“Pour down, O skies, from above! Let the heavens rain down victory! Let the earth open up and triumph sprout Yes, let vindication spring up: I Hashem have created it.” Isaiah 45:8
The Sea of Galilee (Kinneret) rose just over 4 inches over the weekend according to the Israel Water Authority. This latest rise means that the level of the Kinneret has risen 4.6 feet so far this winter and is expected to rise even more in the coming days as recent rains flow down from the Golan Heights. This will raise the water above the lower red line for the first time in two years.
Israel had been suffering from a five-year drought and 2018 was one of the driest in the last 100 years.
The Kinneret is still 14.5 feet below its record highest level
During the summer, the Sea of Galilee evaporates at the rate of a 0.4 inches per day, meaning it will again drop below the lower red line.
Despite current rainfall and the lake’s increased water levels, the Kinneret is still more than 16 feet below the level that is considered full. The Kinneret is 5.3 feet above the black line at which irreversible ecological damage begins to take place. The problem came to a head last year when the Water Authority extracted about 17,000 tons of salt.
This year has a built-in extra month of prayer for rain. A prayer for rain is inserted into the thrice-daily prayers during the autumn holiday of Sukkoth and extends until the springtime holiday of Passover. This year is a leap year and as such, an extra month of Adar is added to the Hebrew calendar before Passover. In effect, this means that there will be an additional month to pray for rain.

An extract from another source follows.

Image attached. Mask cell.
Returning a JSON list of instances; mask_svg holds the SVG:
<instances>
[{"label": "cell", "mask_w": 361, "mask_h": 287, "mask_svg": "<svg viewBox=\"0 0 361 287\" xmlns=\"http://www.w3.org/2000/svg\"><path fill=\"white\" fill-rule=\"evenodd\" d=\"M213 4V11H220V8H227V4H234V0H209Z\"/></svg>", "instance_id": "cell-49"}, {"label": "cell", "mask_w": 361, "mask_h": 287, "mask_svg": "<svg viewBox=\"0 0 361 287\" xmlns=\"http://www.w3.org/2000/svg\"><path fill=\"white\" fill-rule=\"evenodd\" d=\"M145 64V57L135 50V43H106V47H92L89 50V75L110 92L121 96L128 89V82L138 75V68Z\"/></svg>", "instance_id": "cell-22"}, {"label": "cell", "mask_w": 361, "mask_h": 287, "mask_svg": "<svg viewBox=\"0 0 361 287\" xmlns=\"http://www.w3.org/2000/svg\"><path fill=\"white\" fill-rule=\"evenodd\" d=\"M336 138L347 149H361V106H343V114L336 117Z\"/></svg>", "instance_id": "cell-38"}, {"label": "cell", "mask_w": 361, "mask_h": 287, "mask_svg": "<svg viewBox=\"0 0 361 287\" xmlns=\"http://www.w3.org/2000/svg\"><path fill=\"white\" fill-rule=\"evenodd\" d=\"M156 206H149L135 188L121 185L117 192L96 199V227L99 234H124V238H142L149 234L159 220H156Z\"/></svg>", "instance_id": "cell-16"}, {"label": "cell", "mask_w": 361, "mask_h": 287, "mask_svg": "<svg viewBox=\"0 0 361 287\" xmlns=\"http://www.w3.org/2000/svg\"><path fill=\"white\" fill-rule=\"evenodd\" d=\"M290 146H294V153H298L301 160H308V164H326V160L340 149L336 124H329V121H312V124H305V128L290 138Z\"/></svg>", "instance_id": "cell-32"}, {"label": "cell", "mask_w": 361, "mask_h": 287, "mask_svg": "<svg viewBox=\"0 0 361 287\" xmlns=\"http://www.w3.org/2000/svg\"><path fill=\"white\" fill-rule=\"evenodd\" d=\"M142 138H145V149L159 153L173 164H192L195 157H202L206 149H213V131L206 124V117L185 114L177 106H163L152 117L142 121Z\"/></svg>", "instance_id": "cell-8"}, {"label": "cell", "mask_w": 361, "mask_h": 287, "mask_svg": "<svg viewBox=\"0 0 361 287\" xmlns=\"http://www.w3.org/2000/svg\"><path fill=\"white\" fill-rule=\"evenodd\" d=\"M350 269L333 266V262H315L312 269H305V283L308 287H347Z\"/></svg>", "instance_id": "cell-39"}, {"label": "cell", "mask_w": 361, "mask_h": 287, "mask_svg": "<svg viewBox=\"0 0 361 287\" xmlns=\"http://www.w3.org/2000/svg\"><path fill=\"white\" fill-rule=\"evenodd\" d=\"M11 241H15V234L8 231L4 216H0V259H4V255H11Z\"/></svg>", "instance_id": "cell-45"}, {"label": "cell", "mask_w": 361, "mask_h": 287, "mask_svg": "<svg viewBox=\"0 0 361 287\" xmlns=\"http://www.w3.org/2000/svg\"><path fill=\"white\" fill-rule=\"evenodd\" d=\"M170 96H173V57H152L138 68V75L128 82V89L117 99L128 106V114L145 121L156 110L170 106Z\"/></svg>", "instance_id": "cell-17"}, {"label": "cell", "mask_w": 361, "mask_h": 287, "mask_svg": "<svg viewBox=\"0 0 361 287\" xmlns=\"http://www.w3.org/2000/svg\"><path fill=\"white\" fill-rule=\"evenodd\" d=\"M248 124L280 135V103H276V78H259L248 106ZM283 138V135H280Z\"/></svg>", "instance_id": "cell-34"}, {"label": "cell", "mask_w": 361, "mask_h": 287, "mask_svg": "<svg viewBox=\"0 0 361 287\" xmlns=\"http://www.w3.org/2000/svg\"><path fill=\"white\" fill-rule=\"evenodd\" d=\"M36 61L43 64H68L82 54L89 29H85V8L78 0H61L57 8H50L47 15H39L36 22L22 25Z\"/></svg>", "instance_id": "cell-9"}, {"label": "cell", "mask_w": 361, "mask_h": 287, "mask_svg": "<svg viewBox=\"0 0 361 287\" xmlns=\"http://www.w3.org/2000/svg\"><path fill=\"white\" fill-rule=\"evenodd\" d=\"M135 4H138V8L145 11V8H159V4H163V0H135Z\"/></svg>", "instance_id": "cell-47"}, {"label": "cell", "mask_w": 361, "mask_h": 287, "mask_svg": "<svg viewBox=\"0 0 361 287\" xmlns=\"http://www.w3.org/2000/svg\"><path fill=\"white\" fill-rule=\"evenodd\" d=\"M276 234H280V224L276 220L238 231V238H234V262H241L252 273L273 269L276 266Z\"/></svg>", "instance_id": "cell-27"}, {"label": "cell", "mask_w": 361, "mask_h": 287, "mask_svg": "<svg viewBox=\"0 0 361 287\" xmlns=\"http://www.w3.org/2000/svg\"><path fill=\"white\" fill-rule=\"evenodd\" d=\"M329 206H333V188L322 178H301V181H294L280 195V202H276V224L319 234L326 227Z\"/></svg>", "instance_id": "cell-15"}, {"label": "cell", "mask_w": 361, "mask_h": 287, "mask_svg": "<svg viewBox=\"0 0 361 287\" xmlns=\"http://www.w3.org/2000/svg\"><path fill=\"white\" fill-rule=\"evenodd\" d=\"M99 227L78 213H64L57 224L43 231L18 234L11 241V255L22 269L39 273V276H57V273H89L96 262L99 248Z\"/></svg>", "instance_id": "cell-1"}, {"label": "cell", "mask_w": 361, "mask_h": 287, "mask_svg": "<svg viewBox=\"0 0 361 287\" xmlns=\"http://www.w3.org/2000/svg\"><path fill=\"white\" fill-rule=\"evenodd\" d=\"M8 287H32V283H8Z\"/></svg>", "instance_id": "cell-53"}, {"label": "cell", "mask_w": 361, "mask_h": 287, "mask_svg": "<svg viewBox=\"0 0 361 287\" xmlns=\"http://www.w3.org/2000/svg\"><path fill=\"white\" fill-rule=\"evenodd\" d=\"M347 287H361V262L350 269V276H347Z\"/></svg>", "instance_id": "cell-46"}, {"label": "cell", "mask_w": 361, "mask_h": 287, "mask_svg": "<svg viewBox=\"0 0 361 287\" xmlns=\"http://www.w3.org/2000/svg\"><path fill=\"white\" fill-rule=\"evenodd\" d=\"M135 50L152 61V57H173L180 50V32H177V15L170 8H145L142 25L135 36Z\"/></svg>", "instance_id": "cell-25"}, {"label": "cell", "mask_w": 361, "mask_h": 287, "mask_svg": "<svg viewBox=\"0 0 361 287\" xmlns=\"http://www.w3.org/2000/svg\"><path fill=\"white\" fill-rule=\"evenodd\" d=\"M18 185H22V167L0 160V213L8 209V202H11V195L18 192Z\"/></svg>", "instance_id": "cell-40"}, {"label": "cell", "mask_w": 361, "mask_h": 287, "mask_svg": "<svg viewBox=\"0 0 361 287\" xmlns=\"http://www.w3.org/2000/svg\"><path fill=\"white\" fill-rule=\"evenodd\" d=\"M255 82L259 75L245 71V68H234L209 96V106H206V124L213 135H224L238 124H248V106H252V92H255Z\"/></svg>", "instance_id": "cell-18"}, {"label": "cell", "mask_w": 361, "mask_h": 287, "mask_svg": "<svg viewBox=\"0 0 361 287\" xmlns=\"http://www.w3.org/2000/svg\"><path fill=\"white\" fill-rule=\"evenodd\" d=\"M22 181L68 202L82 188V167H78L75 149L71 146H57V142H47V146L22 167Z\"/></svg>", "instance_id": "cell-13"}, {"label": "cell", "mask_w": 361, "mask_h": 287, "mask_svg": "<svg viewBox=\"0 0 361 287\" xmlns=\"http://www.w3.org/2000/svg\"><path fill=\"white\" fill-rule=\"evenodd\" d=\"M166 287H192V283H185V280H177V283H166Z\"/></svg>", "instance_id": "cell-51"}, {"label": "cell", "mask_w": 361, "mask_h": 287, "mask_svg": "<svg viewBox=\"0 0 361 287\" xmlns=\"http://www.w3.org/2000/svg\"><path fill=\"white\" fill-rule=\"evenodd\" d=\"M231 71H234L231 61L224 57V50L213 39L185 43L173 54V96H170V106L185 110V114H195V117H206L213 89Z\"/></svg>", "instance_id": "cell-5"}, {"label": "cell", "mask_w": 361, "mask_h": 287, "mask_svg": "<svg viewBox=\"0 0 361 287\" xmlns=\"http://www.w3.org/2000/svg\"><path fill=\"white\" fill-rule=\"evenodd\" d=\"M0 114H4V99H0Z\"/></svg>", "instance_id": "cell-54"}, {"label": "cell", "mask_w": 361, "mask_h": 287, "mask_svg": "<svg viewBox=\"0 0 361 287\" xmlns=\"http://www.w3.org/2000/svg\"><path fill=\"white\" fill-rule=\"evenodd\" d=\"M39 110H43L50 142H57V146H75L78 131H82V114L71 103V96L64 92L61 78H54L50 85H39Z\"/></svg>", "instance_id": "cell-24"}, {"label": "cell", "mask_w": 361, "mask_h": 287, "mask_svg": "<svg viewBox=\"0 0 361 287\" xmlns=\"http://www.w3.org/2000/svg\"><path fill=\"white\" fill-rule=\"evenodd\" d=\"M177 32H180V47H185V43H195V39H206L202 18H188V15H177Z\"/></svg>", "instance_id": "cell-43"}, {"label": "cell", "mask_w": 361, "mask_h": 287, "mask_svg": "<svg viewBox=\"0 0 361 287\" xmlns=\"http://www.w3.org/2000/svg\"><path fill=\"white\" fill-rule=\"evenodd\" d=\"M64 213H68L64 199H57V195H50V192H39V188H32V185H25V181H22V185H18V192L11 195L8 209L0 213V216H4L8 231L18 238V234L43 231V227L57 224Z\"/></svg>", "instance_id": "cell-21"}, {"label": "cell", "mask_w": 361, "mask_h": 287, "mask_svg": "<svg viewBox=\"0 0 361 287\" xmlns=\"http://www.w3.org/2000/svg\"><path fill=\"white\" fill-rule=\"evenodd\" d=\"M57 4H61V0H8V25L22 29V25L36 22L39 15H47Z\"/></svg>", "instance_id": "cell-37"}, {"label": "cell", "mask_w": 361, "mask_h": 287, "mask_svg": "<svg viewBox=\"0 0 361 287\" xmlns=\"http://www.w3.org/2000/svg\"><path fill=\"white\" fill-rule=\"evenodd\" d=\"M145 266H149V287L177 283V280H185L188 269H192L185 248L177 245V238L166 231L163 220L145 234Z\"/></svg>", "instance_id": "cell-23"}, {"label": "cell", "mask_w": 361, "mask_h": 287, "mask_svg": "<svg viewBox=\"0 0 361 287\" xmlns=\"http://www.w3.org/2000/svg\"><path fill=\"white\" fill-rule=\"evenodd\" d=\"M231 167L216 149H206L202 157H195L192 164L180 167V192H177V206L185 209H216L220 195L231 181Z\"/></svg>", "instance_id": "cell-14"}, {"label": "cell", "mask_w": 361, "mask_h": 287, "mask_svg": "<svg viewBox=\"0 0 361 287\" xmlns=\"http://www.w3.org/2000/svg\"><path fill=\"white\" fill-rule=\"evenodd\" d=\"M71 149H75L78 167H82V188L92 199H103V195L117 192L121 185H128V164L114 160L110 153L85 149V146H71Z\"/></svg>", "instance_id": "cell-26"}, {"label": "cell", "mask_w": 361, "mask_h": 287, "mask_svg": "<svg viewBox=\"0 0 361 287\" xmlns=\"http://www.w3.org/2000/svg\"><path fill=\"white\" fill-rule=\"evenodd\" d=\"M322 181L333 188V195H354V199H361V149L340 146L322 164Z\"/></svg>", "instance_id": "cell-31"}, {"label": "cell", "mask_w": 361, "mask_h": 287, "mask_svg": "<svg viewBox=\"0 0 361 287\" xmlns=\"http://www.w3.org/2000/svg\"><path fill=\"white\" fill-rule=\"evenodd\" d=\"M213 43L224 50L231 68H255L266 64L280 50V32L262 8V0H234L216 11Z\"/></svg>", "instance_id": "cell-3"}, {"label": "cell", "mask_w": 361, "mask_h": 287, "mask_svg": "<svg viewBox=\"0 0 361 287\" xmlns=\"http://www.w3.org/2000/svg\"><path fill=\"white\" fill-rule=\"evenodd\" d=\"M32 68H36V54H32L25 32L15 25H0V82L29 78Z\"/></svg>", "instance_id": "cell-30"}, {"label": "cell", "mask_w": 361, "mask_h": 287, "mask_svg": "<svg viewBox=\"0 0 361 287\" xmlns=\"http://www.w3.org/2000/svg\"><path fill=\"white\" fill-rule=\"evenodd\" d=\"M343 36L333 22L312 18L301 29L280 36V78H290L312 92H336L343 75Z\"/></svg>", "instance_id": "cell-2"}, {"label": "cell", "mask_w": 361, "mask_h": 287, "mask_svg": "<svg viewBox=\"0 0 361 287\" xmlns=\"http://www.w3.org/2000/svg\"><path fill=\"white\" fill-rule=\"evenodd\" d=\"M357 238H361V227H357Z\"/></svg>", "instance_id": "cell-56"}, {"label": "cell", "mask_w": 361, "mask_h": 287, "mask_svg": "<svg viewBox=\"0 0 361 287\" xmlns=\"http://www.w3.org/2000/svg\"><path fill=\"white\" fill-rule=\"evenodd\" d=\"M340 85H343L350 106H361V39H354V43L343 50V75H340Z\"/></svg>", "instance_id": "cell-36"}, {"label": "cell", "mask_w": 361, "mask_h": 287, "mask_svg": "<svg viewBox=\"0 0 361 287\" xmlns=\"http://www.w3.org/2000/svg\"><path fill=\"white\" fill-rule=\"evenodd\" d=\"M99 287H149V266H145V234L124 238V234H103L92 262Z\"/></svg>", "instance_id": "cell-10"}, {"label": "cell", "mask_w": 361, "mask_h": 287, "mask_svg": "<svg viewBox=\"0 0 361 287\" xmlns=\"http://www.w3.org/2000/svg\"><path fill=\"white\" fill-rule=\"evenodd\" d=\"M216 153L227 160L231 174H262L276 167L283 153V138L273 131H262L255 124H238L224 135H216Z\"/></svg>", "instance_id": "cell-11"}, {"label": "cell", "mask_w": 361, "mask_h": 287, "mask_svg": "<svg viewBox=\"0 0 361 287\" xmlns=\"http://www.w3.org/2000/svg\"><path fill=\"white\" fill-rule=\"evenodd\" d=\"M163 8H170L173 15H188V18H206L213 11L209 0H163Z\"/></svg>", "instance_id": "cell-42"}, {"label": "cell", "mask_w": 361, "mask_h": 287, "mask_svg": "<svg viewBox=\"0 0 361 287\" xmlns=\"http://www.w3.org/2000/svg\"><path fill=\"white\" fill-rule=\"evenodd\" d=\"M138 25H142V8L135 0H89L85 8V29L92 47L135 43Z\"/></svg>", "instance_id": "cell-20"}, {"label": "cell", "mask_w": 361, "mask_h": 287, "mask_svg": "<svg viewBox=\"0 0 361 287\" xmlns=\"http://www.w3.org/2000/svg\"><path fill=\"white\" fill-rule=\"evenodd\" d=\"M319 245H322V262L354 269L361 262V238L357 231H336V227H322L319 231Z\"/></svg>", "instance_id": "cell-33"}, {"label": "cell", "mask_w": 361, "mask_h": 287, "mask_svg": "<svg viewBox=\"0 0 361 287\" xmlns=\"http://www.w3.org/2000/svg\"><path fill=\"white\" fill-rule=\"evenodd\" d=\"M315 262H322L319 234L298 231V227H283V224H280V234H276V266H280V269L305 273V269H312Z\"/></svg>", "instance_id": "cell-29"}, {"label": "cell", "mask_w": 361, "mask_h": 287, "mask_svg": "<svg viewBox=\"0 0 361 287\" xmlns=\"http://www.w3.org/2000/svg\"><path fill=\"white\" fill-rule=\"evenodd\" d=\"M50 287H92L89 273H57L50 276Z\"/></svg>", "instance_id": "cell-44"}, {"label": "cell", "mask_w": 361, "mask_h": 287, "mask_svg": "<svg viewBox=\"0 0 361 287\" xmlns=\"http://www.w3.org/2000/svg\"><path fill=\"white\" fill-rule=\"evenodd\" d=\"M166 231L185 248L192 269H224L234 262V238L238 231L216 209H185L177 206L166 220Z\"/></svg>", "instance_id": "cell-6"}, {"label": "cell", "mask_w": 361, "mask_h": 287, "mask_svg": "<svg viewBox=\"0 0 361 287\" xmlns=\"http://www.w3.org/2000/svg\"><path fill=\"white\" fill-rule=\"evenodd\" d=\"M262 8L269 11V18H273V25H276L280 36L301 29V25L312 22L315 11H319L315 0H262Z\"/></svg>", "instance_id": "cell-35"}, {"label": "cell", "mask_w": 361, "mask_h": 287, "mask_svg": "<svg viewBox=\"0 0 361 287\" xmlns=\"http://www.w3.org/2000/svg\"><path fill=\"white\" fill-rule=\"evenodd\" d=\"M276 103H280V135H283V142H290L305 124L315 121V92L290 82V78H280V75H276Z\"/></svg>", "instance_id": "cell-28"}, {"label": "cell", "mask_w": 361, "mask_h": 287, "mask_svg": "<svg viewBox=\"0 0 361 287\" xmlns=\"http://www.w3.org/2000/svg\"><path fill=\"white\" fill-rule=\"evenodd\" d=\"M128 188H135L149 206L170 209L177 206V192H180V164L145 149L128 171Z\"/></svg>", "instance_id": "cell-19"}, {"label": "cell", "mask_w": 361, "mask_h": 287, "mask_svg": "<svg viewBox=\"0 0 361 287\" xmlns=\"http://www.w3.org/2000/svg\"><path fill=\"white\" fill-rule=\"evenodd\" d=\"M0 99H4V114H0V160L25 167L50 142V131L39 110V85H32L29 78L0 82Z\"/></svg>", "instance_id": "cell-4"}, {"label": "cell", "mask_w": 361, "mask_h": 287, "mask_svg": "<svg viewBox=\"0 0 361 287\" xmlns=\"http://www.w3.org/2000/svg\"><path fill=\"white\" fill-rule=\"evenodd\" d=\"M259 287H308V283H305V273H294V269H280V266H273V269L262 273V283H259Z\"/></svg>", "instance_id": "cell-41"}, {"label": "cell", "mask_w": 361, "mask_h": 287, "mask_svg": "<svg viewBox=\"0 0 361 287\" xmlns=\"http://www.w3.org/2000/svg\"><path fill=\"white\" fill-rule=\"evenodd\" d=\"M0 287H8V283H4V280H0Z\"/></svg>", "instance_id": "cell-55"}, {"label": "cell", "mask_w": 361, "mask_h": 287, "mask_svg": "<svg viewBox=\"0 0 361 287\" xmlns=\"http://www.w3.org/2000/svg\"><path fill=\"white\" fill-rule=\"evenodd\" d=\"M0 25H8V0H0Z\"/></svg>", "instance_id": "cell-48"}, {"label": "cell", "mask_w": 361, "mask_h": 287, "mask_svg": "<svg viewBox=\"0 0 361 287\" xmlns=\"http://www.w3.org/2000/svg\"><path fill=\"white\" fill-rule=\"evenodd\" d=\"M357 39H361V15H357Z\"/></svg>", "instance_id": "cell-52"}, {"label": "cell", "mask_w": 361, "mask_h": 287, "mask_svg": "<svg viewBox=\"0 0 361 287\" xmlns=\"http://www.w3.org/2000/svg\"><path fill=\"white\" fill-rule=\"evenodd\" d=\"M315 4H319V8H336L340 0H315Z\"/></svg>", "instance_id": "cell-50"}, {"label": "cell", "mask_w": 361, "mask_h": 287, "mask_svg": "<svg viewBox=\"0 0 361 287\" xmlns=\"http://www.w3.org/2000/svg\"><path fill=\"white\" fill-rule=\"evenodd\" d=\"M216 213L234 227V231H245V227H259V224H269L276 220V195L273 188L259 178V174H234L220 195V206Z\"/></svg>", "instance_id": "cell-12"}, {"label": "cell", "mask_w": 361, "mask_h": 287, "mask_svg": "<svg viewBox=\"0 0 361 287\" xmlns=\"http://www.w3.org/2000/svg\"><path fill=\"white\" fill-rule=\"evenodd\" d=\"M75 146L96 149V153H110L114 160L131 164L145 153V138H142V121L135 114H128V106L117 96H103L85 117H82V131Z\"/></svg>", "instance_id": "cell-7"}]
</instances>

Rain in Israel is a reflection of the relationship between the Jews and God.
If, then, you obey the commandments that I enjoin upon you this day, loving Hashem your God and serving Him with all your heart and soul, I will grant the rain for your land in season, the early rain and the late. Deuteronomy 11:13
In an interview last month, Rabbi Yoel Schwartz, head of the Noahide Court of the Sanhedrin, explained that prayers for rain in Israel benefited all nations.
“The entire world receives its sustenance, spiritual and physical, via the land of Israel,” Rabbi Schwartz told Breaking Israel News. “Not only is this written in Jewish sources but we see this today; Israel is a tiny country yet we produce more than enough food for our needs, a beautiful bounty that we even export. We have technology that allows other countries to increase their food production.”
Israel’s role as a leader in water technology is clear but it may be interesting in the spring to look back and see whether the extra prayers for rain had any benefit for the world’s bounty.